The Ascend Network is full of innovators who are boldly and creatively architecting solutions to change the financial dynamic that changes family dynamics. Here are a few we recommend following:
Magnolia Mothers Trust: Ascend fellow Aisha Nyandoro is leading this first-of-its kind effort to give black mothers a guaranteed income. In a black community in Jackson, Mississippi where the average annual income is $11,300, Springboard to Opportunities is giving a group of mothers $1,000 a month for a year. Nyandoro told The Nation: without cash, “There is no breathing room. There is a constant idea that at any moment something could go wrong and knock you back—not just for that moment, but for six months or a year.” Check she and Economic Security Project co-founder Chris Hughes together on MSNBC.
DC Flex: Most housing assistance in this country is structured as long-term subsidies or short-term emergency rental assistance–both of which have major drawback for families who are struggling with the cost of housing in increasingly expensive cities. Some wait decades to get the support they need. Enter a new experiment in “shallow rent subsidies.” Laura Zeilinger, the Director of the Department of Human Services for the District of Columbia, told the Ascend Forum audience that families will be able to draw down whatever they need in a given month to close their housing cost gap (subsidies will likely average about $700 a month total).

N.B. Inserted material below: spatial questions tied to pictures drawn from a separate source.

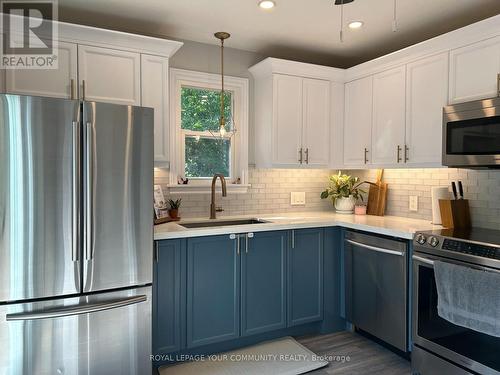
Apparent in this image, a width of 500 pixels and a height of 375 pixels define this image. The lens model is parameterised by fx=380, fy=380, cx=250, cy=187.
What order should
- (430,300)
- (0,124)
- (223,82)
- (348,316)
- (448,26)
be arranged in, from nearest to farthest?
1. (0,124)
2. (430,300)
3. (448,26)
4. (348,316)
5. (223,82)

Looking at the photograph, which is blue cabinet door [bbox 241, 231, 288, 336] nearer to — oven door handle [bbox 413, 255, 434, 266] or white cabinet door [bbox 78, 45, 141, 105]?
oven door handle [bbox 413, 255, 434, 266]

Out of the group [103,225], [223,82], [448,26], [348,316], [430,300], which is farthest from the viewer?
[223,82]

They are taking on a group via lottery for a 4-year experiment that, if it works to keep families in housing, will prove far less costly than traditional Section 8 programs.
Stockton Demonstration: Stockton, CA isn’t often confused with its neighbor, Silicon Valley, but one might argue that they are leading innovation on universal basic income. Five hundred residents will get $500 monthly stipends for 18-months to use as they see fit. The team running the experiment will measure what some of the side effects are: does school attendance go up? domestic violence go down? Only time will tell. Twenty-eight-year-old Mayor Michael Tubbs, a son of Stockton, is excited to see how this admittedly small scale experiment might shed light on how to move the foreclosure capital of the country into an era of economic renewal. He wants the next generation to stick around, as he told CNN: “We have a bunch of folks starting off life already behind, born into communities that don’t have a lot of opportunity. My mom always used to say, ‘You have to get out of Stockton.’ … But I want Stockton to be [a place people] want to live in.”